Fancy a dip? Wild swimmers could be taking the plunge in the River Leam by 2025 - The Leamington Observer

Fancy a dip? Wild swimmers could be taking the plunge in the River Leam by 2025

WILD swimming in the River Leam has moved a step closer.

The Observer broke the story earlier this year of Severn Trent’s Green Recovery bathing rivers project plan, the first of its kind for a water company, which will include a stretch of the river running alongside Leamington’s Pump Room Gardens being opened up to swimmers.

Severn Trent bosses hope that by 2025 wild swimmers will be able to swim past landmark Midlands locations including Leamington’s Regency Pump Room.

The water company is investing £78million to improve 50km of rivers in Warwickshire and Shropshire as part of a scheme that will create bathing quality rivers on the River Leam and River Teme.

Monitoring systems have now started to supply real time data about the quality improvements of the river water, with monitors and sampling taking place across 50 locations and giving readings every 15 minutes – making it one of the most extensive river monitoring programmes in the UK.

As Severn Trent’s Green Recovery programme works towards its goal of 15km of bathing quality waters by 2025, the company has also pledged to double the amount of bathing rivers in its region in the next ten years.

Bosses say the improvements will bolster Severn Trent’s commitment to ensure 90 per cent of people in the Midlands live within an hour’s drive of a bathing water site by 2030. There are currently no bathing quality rivers in the UK.

An app will also be created to give river water quality status information to members of the public, to better understand the health of their local rivers.

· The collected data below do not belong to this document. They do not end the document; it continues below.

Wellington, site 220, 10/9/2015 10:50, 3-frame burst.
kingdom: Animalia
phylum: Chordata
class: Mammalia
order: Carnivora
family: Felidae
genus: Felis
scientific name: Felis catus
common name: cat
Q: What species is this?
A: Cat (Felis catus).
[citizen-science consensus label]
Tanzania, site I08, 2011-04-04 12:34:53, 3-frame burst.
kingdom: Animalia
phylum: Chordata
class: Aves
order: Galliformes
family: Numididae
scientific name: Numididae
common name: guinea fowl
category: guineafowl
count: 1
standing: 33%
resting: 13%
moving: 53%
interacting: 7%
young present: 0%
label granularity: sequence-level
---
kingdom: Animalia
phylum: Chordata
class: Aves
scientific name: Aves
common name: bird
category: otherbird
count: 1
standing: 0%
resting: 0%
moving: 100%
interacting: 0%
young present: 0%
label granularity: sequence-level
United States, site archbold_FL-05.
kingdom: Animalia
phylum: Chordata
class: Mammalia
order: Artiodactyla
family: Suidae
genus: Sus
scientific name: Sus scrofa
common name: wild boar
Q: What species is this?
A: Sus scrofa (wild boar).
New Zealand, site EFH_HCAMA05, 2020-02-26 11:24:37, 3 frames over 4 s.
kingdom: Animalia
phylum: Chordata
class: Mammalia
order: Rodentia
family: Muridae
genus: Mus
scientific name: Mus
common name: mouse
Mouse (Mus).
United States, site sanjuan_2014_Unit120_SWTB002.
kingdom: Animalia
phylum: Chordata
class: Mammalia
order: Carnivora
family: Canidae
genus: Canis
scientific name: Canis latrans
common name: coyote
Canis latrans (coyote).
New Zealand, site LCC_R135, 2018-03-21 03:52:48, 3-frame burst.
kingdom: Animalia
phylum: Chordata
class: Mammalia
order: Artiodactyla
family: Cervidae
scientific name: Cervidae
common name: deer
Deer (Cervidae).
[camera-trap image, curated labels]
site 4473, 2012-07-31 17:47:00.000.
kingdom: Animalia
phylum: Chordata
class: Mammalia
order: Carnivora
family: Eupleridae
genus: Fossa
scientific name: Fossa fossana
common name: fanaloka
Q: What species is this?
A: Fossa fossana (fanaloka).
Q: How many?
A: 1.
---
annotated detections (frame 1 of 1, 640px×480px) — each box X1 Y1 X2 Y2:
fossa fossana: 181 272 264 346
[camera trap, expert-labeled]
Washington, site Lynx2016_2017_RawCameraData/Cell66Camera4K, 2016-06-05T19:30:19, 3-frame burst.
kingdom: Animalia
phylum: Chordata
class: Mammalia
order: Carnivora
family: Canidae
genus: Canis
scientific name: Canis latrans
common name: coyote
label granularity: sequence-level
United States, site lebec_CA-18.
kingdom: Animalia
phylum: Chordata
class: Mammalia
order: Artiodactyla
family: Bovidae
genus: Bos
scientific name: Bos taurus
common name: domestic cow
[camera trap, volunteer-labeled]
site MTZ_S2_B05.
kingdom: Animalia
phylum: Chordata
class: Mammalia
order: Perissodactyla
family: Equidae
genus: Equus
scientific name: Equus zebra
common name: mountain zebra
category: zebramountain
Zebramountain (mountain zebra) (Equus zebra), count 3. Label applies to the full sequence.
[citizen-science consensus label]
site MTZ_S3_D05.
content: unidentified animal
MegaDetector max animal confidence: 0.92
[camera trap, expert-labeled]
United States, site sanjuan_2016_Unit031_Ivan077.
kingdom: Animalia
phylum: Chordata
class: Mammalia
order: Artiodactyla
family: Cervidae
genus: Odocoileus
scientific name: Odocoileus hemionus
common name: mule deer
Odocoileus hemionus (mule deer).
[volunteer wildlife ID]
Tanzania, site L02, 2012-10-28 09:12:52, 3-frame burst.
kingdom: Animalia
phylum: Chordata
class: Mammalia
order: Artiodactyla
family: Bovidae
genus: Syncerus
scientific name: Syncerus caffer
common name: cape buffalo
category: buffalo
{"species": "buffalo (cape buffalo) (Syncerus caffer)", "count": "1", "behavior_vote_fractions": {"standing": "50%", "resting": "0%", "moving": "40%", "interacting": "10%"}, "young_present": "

Wilfred Denga, bathing rivers lead of Severn Trent, said: “Understanding more about what’s literally under the surface of rivers and knowing the current water quality, will help us know what’s needed to get it to bathing quality. It will also determine what engagement we need to do with others, such as farmers and other industries, to help reach our ambitious goals.”

Warwick District Council leader Coun Andrew Day welcomed the work being carried out to improve the river quality.

He said: “Being land-locked and a good few miles from the nearest coastline, this ambition presents residents and visitors with a creative opportunity to enjoy their local river along with the bio-diversity and tranquillity of the riverbanks, without having to travel too far from home.

“We hope that this investigative work enables the next steps for our residents, which will see them being able to make informed choices about how and when they use the river for their leisure activities; providing a safe and local alternative to travelling to the coastline.”